++++ Provided passage ++++

LOS ANGELES — Airbnb used to let you just book room rentals. Now you can also use Airbnb to reserve dance parties in Havana, historical tours in Cape Town and stargazing outings in Los Angeles.

Airbnb said Thursday that it is expanding beyond its core short-term rental business, which faces pushback from local governments around the world, to become a fuller service travel agency. In a step toward that, the company launched a service called Trips, which will provide tours, tailored activities and other experiences.

Trips is starting with 500 experiences that can last a few hours or span days. They are created and provided by locals in the 12 cities where the service is initially being offered.

Trips helps travelers “immerse in a local community,” Brian Chesky, the chief executive and co-founder of Airbnb, said at the company’s annual conference for hosts and the press.

The new service helps Airbnb create an additional revenue source as it faces some challenges with its main business of matching travelers with hosts who want to rent out their homes for short stays. While the eight-year-old company lists nearly 3 million short-term rentals in more than 34,000 cities around the world, short-term rentals are illegal in some cities and have run into regulatory gray areas in others.

To appease local legislators, Airbnb has started collecting local hotel taxes from hosts, which essentially turns those homeowners and renters into small-business owners. Some residential leases expressly prohibit running a commercial enterprise out of a home, and tenants who do so could face eviction.

At the same time, the so-called sharing economy, which makes it easier for people to make money by monetizing their existing assets, has been a source of income for many people. In the United States, about 8 percent of Americans surveyed say they have made money using an online platform such as Airbnb, according to the Pew Research Center. Of those, nearly one-third said the income they earned was essential to meeting their basic needs, according to Pew.

With Trips, Airbnb is pushing deeper into the travel market and allowing people to make extra money in a way that might be less controversial than the short-term rental market. Airbnb began thinking about creating Trips in 2012; the plan was earlier reported by Bloomberg. It has been in a private testing phase for several months.

J.C. Rodriguez, an artist in Miami who offers a two-day experience called Behind the Art, helps visitors meet with local artists in their studios and create their own pieces. He said he currently keeps the $150 fee he charges per person, which covers a meal and art supplies, but Airbnb will soon take a 20 percent cut of that income.

“Hosts for the trips are people who are already immersed in the experience they’re creating,” Mr. Rodriguez said. “There wasn’t training. We show people around the way we’d show a friend.”

Mr. Rodriguez, 37, said he had to apply to host a trip on Airbnb. The thrust of the application process was to create an experience that a tourist would not normally have access to.

In addition to Trips and restaurant reservations, users will be able to rent cars through Airbnb, book flights and other services. They will also be able to add perks such as grocery delivery to their short-term rentals.

++++ Dataset records ++++

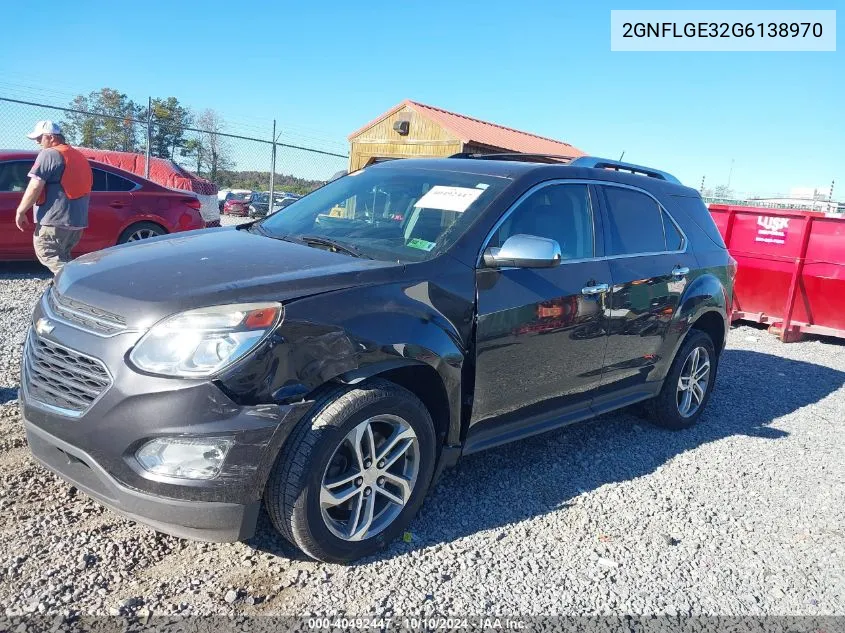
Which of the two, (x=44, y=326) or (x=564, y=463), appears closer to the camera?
(x=44, y=326)

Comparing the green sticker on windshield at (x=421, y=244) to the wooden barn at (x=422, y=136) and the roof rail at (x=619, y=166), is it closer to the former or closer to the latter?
the roof rail at (x=619, y=166)

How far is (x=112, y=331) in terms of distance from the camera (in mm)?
2580

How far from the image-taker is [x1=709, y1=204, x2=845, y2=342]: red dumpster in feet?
29.3

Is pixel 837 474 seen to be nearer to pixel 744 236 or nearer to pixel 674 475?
pixel 674 475

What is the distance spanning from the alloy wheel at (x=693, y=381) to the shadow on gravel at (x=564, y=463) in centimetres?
20

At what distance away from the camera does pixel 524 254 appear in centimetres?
330

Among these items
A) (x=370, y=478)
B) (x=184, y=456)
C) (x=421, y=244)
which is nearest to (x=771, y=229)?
(x=421, y=244)

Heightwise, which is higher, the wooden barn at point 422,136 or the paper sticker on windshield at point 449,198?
the wooden barn at point 422,136

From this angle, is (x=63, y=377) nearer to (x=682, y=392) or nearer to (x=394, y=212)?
(x=394, y=212)

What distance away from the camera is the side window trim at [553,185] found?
3.44 metres

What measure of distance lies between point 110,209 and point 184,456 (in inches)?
275

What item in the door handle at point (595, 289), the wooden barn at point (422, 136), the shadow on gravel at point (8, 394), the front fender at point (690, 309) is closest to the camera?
the door handle at point (595, 289)

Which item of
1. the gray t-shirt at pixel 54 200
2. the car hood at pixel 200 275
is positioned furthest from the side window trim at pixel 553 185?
the gray t-shirt at pixel 54 200

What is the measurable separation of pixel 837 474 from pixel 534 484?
2.34m
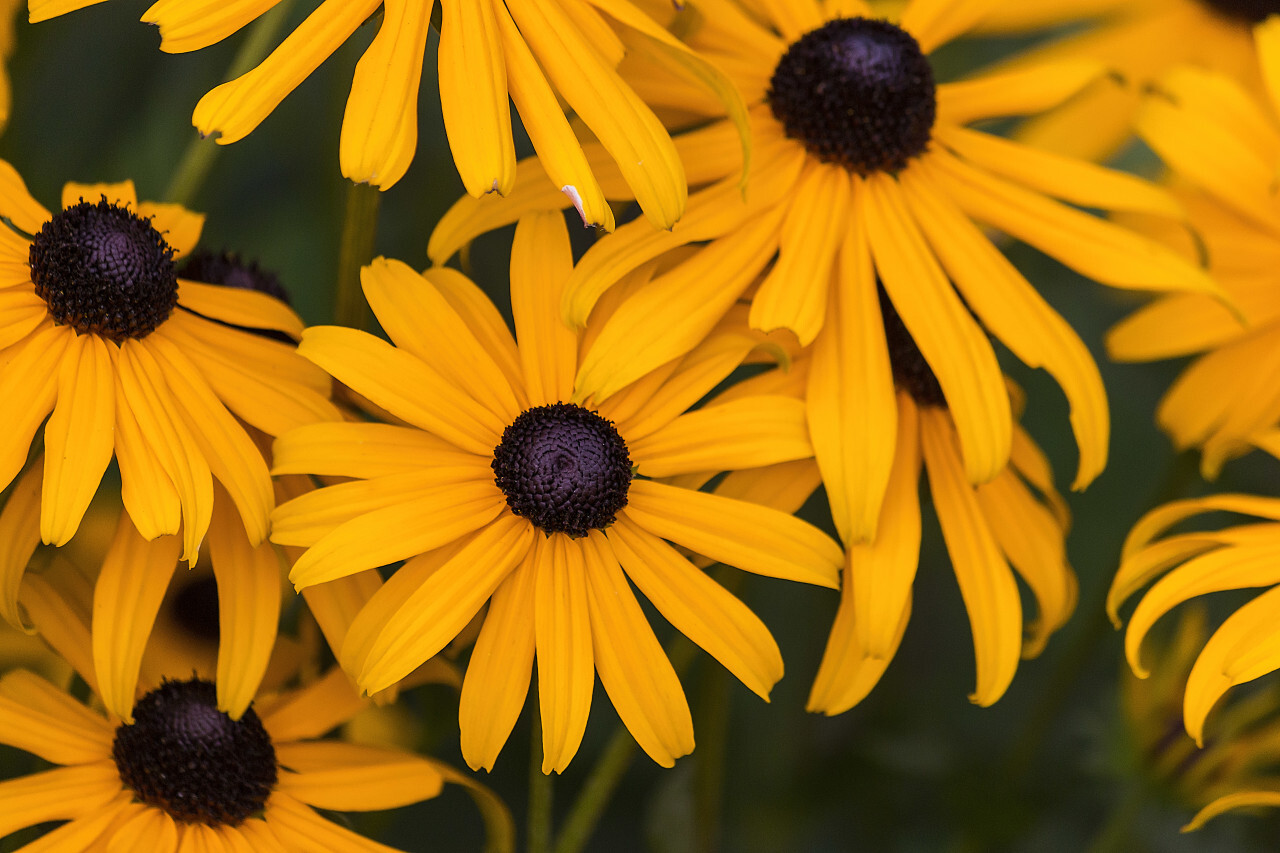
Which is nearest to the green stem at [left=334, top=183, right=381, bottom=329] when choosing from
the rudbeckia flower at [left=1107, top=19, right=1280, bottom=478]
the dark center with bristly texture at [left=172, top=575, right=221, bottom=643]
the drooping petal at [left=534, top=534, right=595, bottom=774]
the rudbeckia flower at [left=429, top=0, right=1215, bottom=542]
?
the rudbeckia flower at [left=429, top=0, right=1215, bottom=542]

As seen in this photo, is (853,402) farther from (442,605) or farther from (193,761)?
(193,761)

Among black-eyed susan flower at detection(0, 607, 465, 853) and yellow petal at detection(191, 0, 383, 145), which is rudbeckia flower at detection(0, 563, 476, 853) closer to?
black-eyed susan flower at detection(0, 607, 465, 853)

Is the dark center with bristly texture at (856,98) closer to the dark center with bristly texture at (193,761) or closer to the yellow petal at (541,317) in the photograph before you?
the yellow petal at (541,317)

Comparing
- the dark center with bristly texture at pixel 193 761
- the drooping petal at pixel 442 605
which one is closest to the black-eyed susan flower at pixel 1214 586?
the drooping petal at pixel 442 605

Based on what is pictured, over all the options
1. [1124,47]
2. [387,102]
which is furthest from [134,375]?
[1124,47]

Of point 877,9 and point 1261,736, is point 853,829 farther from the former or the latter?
point 877,9
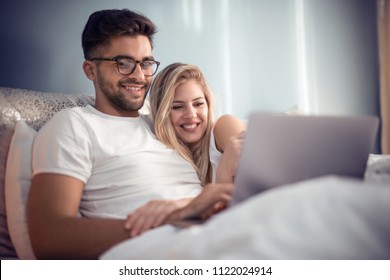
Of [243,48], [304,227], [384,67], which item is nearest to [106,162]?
[304,227]

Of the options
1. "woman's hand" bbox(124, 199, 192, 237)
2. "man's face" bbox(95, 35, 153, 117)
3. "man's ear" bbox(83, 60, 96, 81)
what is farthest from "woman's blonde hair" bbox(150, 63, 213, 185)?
"woman's hand" bbox(124, 199, 192, 237)

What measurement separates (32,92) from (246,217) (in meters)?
0.94

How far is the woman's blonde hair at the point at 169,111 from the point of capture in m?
1.43

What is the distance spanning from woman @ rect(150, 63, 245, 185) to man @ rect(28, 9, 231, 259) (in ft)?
0.20

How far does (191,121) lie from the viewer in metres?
1.50

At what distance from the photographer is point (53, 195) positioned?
3.37ft

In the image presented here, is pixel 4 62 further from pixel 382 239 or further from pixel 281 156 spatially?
pixel 382 239

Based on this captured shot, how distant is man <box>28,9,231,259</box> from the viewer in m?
0.98

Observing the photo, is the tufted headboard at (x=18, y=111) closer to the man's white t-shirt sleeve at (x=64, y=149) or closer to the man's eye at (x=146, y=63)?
the man's white t-shirt sleeve at (x=64, y=149)

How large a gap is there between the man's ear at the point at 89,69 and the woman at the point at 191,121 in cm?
21

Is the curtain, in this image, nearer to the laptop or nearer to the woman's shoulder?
the woman's shoulder

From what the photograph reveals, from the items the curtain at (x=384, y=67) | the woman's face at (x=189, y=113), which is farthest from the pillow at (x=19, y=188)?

++++

■ Direction 1
Answer these questions using the Airbnb article.
(a) How many experiences does Trips start with?
(b) What fee per person does J.C. Rodriguez charge?
(c) In what year did Airbnb begin thinking about creating Trips?
■ Direction 2
Copy the Airbnb article between "Trips is starting" and "initially being offered.", inclusive, changing "locals" to "residents".

■ Final answer 1
(a) 500
(b) $150
(c) 2012

■ Final answer 2
Trips is starting with 500 experiences that can last a few hours or span days. They are created and provided by residents in the 12 cities where the service is initially being offered.